╭─ TEXT ZUR PRÜFUNG

Aber es gibt ziemlich viele Leukämie-Patienten, die sich einer Chemotherapie unterziehen, und bei denen der Krebs dennoch wiederkehrt. Warum passiert das? Für diese Frage gibt es diverse Erklärungen. Eine besagt, daß Chemotherapie nicht jede einzelne Zelle abtötet und einige wenige zurückläßt, die sich weiterhin unkontrolliert teilen, bis die Krankheit in voller Stärke erneut ausbricht. Eine weitere Erklärung könnte sein, dass Chemotherapie alle regulären Krebszellen zerstört, aber daß es eine weitere Art von Krebszellen gibt, die sich im Körper verstecken. Im Gegensatz zu den sich schnell teilenden Krebszellen, teilen sich diese Zellen langsam und schaffen es dadurch, der Chemotherapie auszuweichen. Diese hinterlistigen Zellen können sich dann aber in sich schnell teilende Krebszellen verwandeln, weshalb man sie auch "Krebsstammzellen" nennt.

Welche der Erklärungen stimmt? Die Diskussion dieser Frage ist wichtig, denn wenn die erste Erklärung richtig ist, mag eine Verbesserung der existierenden Behandlungsmethoden helfen, während die zweite Erklärung impliziert, daß man einen völlig anderen Ansatz bei der Behandlung benötigt, um auch die sich langsam teilenden Krebsstammzellen zu treffen.

Um eine Lösung für dieses Problem zu finden, hat ein Team um Prof. Ehud Shapiro aus dem Fachbereich Biologische Chemie und dem Fachbereich Angewandte Mathematik und Computerwissenschaften im Weizmann Institut mit Wissenschaftlern und Ärzten am Rambam Medical Center und am Technion, die beide in Haifa liegen, zusammengearbeitet. Sie haben eine während der letzten Jahre in Shapiros Labor entwickelte Methode verwendet, die Zellabstammungslinien rekonstruiert. Diese Methode basiert auf der Tatsache, dass das Genmaterial in verschiedenen Körperzellen während der Zellteilung einzigartige Mutationen akkumuliert und daß diese Mutationen während der Zellteilung an die Tochterzellen weitergegeben werden. Beim Vergleich dieser Mutationen läßt sich ein detaillierter Zellfamilien-Stammbaum aufzeichnen und es läßt sich festlegen, wie weit zurück sie gemeinsame Vorfahren teilen. Das Endprodukt dieser Analyse ist ein Stammbaum, der die Genealogie der Zellen von ihren frühesten Vorvätern an der Basis des Stammbaums bis hin zu den jüngsten Zellen an den Spitzen der Zweige rekonstruiert.

╰─

• [ZU BEARBEITENDE AUFGABEN]:
1. In welcher Stadt liegen laut dem Text über Leukämie das Rambam Medical Center und das Technion?
2. Liste bitte alle Einrichtungen mit Eigennamen auf, die im Text über Leukämie genannt werden, ohne die Fachbereiche.
3. Gib den Text über Leukämie wortgetreu wieder, beginnend bei „Welche der Erklärungen“ und endend bei „Krebsstammzellen zu treffen.“.
Die Zeilen haben mit dem Text über Leukämie nichts zu tun.

╭─ DATEN

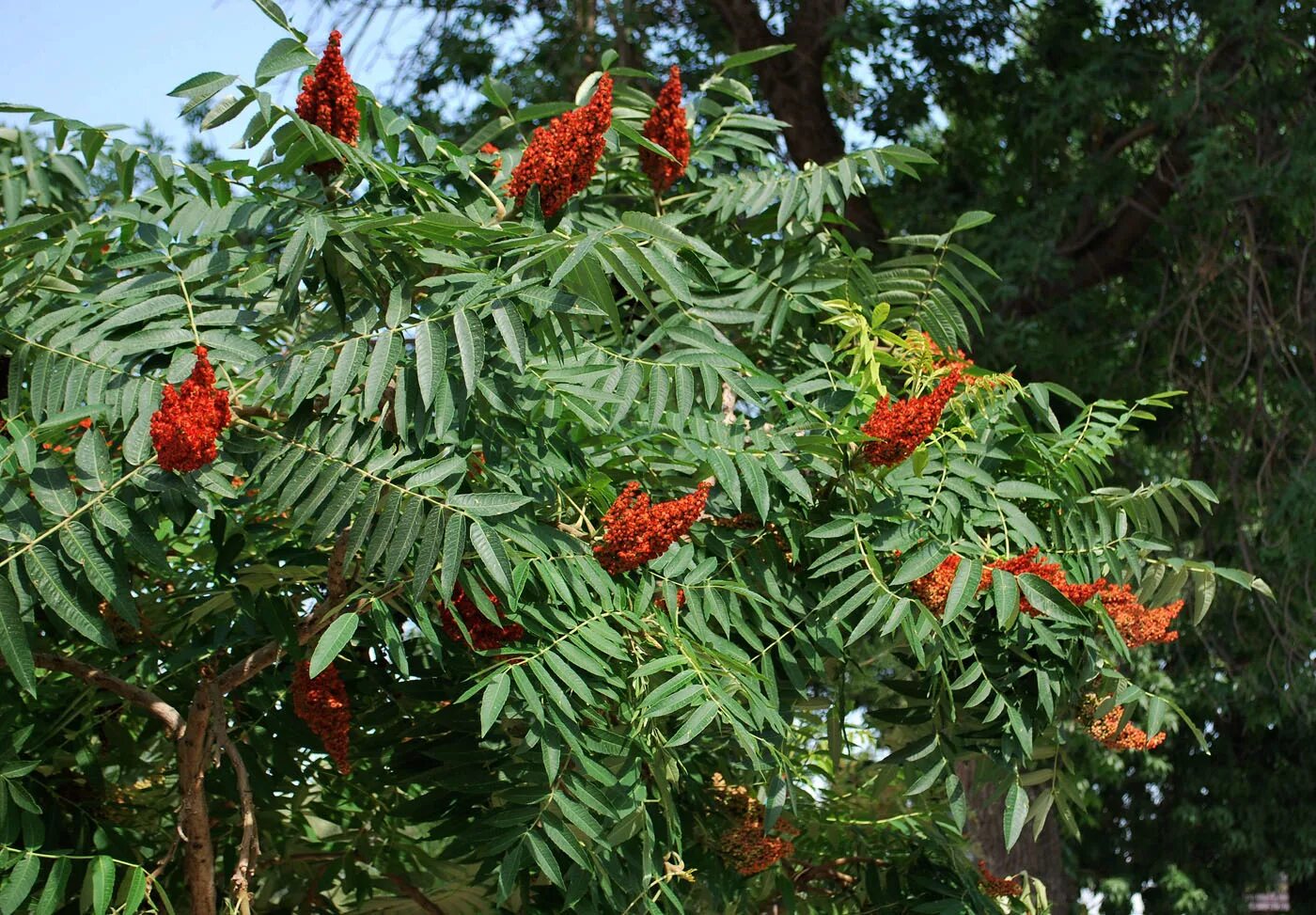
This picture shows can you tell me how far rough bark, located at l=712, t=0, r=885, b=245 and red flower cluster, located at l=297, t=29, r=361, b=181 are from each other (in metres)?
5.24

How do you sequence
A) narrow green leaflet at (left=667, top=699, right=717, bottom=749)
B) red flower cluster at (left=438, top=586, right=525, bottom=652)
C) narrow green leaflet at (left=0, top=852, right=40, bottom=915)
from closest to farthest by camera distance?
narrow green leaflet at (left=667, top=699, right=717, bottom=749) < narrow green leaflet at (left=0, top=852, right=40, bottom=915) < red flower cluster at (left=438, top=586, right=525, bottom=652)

╰─
╭─ DATEN

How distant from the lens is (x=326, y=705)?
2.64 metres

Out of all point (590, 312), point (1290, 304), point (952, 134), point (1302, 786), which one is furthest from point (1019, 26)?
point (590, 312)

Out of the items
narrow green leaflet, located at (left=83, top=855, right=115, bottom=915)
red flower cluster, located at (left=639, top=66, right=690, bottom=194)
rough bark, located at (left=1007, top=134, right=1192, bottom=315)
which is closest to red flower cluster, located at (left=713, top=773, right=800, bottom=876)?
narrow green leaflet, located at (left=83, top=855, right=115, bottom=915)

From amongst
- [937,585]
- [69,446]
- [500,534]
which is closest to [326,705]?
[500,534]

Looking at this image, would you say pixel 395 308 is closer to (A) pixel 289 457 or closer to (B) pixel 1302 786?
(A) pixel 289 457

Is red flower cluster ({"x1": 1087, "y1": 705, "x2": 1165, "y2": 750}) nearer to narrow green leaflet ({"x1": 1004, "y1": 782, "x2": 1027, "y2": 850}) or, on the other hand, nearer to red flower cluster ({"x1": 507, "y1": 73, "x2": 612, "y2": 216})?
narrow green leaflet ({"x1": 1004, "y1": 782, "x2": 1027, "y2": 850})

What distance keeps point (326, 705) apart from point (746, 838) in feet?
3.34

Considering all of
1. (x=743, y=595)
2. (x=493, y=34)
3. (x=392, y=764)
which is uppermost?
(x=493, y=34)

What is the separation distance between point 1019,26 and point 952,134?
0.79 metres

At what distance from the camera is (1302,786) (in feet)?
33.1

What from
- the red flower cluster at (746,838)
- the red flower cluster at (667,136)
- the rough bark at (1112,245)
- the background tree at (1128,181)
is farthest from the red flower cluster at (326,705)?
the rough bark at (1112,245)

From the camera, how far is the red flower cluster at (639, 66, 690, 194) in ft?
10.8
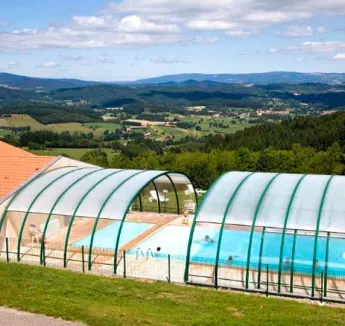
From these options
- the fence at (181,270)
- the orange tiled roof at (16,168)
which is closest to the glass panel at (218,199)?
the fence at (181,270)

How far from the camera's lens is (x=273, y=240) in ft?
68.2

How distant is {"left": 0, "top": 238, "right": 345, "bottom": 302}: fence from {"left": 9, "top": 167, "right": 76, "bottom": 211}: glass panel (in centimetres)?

╰─
╭─ DATEN

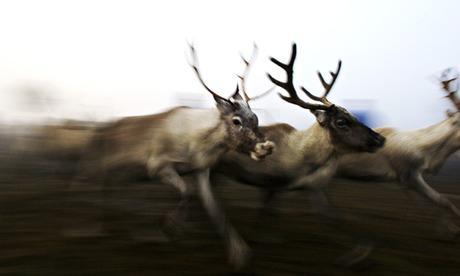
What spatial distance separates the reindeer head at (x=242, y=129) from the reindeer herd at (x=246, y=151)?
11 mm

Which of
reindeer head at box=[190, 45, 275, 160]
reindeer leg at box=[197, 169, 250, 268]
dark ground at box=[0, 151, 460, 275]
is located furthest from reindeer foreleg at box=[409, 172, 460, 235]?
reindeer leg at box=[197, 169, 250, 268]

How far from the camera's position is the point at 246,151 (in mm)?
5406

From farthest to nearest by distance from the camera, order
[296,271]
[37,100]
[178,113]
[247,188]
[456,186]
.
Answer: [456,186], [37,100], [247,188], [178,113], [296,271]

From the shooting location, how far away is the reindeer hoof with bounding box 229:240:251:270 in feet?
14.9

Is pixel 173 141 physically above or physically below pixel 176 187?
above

╰─

• [ANTWORTEN JE AUFGABE]:
1. In Haifa.

2. Weizmann Institut, Rambam Medical Center, Technion

3.
Welche der Erklärungen stimmt? Die Diskussion dieser Frage ist wichtig, denn wenn die erste Erklärung richtig ist, mag eine Verbesserung der existierenden Behandlungsmethoden helfen, während die zweite Erklärung impliziert, daß man einen völlig anderen Ansatz bei der Behandlung benötigt, um auch die sich langsam teilenden Krebsstammzellen zu treffen.